Iknklast, your description of your Catholic friends’ attitudes mirrors that of my Catholic family members (my wife and her family). I can’t really have a discussion with them about it beyond recognizing that rank and file Catholics are not really in sync with the Catholic hierarchy (especially the US Conference of Catholic Bishops), but being unwilling to condemn even the USCCB, just complain about them. We have had some discussions about the “faith versus works” concept, via which many Protestant denominations come in for criticism, but that’s about it. (Some of them have advised to avoid Catholic hospitals; I don’t think they’ve really grasped just how much Catholic hospitals are trying to swallow the entire national hospital system.)
I think it’s essentially impossible for many of them to leave the Catholic Church, just as impossible as it is, at least in a personal or emotional sense, for many of us who are furious at the US to leave the US.
Alabama is only eight percent Catholic, a small minority, and the vast majority of the anti-abortion nonsense comes from Protestants. But the local Catholic church has a “God is Pro-Life” sign in the front yard, and does have members who participate in anti-abortion efforts.
I brought the Protestants up I think to make the point that anti-abortion rhetoric is often seen to come from the South, and from the Catholic Church, and the two are not the same thing.
I grew up in Southern Baptist territory; at the time of Roe, the Southern Baptist Convention was in support of it, but leadership changed and…well…
Now I live in territory split nearly evenly between Catholic and Lutheran, I don’t remember which synod, but it is one of the conservative ones that dominates here. The Catholics in my town are mostly with the USCCB, some of them even more conservative. The Catholic school children have had to do anti-abortion posters every year, and participate in anti-abortion protests and stuff.
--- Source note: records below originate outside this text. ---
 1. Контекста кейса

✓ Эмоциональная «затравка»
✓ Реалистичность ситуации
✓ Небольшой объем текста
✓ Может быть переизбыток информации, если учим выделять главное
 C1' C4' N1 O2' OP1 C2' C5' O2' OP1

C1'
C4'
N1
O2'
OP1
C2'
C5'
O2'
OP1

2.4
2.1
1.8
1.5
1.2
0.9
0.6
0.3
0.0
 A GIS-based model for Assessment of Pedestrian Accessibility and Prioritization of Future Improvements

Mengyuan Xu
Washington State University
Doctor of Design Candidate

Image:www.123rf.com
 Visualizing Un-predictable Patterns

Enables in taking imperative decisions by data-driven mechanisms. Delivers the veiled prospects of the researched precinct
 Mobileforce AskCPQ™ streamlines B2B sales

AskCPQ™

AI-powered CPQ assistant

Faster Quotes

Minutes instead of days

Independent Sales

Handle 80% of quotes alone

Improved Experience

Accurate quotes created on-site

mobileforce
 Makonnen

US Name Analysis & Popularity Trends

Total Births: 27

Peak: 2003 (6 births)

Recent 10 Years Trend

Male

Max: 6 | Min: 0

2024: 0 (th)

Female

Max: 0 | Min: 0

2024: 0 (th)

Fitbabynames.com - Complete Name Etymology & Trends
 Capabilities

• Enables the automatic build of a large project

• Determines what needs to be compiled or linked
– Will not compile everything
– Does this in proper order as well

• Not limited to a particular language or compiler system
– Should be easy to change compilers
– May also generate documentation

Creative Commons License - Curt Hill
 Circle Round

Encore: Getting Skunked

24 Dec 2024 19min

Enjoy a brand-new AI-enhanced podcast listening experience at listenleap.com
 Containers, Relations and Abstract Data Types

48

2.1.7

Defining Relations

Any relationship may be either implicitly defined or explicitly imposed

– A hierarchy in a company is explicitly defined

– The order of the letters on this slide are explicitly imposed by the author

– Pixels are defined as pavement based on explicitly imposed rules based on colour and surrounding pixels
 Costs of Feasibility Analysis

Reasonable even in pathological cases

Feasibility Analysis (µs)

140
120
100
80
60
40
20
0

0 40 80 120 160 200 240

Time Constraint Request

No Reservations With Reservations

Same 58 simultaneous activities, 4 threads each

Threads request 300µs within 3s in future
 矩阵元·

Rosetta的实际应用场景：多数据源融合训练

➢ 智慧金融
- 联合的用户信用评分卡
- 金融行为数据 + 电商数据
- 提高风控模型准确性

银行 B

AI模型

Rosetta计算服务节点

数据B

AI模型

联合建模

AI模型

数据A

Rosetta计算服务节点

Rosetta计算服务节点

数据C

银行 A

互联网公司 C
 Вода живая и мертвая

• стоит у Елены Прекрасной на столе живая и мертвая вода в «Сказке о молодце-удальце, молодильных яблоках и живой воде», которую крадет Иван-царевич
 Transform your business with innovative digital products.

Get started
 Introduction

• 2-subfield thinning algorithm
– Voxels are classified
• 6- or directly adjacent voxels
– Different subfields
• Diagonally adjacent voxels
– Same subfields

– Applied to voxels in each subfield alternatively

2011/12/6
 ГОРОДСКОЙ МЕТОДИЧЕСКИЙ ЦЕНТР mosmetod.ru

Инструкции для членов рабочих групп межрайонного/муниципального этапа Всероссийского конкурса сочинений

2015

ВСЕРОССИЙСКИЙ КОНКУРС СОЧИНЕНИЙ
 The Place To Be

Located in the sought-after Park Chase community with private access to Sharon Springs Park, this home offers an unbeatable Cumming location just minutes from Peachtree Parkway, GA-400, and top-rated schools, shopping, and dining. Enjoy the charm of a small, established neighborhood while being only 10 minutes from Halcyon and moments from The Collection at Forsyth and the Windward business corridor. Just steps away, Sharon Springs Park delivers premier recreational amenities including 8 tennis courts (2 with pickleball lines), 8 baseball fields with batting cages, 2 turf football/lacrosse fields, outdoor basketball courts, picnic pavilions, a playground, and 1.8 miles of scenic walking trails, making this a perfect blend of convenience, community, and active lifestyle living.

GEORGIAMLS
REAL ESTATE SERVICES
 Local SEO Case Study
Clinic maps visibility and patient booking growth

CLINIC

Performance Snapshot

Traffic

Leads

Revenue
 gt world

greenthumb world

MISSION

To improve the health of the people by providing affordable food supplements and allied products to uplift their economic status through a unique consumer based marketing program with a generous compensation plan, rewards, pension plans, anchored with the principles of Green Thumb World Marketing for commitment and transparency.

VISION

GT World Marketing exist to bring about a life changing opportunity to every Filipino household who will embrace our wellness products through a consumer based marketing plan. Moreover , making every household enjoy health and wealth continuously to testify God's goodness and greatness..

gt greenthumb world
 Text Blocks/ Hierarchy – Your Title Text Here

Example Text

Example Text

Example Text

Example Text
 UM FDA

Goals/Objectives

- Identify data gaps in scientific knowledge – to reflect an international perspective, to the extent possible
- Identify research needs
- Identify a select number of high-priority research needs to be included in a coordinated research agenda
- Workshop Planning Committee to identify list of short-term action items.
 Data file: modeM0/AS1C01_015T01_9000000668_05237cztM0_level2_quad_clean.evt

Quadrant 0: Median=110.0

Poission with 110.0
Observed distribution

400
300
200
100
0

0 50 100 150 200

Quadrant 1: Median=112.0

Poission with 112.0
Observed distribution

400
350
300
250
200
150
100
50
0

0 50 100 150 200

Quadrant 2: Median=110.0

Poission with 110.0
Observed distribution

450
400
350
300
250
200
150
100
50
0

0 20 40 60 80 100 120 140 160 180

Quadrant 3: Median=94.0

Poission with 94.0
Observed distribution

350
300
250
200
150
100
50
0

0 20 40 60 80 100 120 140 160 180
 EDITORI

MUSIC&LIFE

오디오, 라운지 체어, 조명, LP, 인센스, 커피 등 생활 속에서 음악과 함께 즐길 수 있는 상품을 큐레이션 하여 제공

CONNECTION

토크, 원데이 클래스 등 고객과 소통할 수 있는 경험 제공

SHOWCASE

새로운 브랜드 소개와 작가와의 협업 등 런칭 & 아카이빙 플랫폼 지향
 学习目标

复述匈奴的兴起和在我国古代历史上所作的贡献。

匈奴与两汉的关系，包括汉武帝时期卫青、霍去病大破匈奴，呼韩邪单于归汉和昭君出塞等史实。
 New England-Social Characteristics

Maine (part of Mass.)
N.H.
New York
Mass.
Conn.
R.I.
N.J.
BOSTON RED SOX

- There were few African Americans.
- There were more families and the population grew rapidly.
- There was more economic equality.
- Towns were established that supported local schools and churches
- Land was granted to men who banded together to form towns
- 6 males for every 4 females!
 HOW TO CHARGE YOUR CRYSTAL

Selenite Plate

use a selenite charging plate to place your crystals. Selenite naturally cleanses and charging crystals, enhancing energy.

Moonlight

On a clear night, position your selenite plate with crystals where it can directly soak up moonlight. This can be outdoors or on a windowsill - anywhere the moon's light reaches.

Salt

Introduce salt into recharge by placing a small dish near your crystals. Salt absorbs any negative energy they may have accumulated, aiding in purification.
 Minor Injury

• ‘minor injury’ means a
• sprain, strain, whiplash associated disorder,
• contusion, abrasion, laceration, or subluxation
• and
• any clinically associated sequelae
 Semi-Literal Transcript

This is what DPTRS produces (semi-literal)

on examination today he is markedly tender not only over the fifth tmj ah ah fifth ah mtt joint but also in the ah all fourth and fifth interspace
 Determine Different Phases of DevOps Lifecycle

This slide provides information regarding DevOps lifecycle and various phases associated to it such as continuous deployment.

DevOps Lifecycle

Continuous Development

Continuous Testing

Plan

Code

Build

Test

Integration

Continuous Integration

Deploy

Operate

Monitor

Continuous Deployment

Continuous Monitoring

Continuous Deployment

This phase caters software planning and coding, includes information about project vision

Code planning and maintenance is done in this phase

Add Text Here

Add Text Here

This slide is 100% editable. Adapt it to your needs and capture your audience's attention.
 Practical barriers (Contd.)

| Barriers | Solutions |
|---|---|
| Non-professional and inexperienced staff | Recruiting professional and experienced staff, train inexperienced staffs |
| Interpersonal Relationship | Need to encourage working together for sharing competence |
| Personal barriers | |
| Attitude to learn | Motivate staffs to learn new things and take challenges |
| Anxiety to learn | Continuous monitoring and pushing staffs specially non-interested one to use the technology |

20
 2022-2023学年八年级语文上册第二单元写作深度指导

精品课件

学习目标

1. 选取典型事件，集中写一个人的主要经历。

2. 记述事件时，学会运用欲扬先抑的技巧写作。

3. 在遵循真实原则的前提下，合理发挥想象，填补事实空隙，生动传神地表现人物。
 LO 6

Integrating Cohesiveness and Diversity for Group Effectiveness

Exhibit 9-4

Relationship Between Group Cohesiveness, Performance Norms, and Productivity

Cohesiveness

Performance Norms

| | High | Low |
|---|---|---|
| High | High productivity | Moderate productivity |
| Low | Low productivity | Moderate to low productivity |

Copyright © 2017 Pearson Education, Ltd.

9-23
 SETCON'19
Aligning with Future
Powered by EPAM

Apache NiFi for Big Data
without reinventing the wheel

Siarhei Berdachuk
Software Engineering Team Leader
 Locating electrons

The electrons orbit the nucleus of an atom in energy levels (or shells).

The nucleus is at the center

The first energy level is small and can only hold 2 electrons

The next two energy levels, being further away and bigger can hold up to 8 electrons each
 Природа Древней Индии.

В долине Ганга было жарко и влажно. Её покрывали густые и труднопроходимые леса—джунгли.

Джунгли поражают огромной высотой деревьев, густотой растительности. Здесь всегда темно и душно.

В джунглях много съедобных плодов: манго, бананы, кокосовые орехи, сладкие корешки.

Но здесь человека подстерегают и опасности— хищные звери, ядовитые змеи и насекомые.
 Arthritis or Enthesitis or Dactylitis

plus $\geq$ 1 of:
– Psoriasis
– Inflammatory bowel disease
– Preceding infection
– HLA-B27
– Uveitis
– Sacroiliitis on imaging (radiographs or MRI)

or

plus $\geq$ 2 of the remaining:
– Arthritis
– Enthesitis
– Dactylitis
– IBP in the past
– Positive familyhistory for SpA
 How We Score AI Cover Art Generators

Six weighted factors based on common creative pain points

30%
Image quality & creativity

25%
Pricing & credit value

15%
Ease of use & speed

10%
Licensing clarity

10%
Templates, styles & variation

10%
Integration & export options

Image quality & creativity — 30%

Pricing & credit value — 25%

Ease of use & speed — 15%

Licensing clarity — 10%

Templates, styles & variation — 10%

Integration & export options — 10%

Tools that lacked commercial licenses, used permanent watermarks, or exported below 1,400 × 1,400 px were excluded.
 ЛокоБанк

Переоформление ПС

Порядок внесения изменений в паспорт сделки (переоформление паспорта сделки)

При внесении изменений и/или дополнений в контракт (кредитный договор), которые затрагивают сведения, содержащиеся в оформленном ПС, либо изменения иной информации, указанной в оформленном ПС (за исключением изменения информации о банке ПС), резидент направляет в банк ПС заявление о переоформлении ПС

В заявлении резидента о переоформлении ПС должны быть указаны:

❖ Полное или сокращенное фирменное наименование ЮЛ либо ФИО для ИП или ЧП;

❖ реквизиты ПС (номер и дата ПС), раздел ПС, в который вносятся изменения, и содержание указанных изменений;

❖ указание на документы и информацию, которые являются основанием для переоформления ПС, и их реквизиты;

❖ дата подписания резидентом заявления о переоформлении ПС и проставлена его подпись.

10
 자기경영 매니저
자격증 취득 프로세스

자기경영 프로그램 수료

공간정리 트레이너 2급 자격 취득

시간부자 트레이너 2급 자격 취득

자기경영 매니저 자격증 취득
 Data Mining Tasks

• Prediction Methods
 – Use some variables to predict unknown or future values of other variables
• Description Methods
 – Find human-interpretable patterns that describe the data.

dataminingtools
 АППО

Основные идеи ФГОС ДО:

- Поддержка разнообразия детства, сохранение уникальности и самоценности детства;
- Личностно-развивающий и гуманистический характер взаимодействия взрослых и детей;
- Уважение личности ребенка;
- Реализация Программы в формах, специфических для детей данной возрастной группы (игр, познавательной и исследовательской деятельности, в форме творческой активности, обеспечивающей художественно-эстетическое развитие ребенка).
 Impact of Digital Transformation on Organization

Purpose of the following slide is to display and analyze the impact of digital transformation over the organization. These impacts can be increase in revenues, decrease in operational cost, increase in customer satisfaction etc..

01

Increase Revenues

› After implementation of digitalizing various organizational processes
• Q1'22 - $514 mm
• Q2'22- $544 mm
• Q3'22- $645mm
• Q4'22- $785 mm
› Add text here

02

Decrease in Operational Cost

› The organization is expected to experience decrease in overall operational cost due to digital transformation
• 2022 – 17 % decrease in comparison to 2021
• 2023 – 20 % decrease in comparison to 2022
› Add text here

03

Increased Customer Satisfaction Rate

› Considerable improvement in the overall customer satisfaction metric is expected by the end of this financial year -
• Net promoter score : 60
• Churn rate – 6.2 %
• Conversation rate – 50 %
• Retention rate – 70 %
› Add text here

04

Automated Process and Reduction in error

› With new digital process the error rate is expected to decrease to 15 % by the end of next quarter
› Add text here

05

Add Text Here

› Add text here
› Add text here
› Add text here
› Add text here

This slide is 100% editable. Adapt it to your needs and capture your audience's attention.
My Catholic friends in Lincoln are more like I hear the rank and file Catholics described, and they are much better than the God they worship.
I remember having a discussion when I was in Texas with a Catholic friend. I was reading The Harlot by the Side of the Road and telling her and another friend about it. My Catholic friend (the other was basically atheist; she said she believed in all of the gods and none of the gods, which is sort of nonsense when you think about it, but I think that was the point) My Catholic friend kept telling me “That isn’t in the Bible”. These were all stories about women, all from the Old Testament (or Jewish Bible), and even when I gave her chapter and verse so she could look it up, she told me she had read the Bible and knew those stories weren’t in there. I also had read the Bible, but perhaps without the blinders of religion, you are able to see warts and all.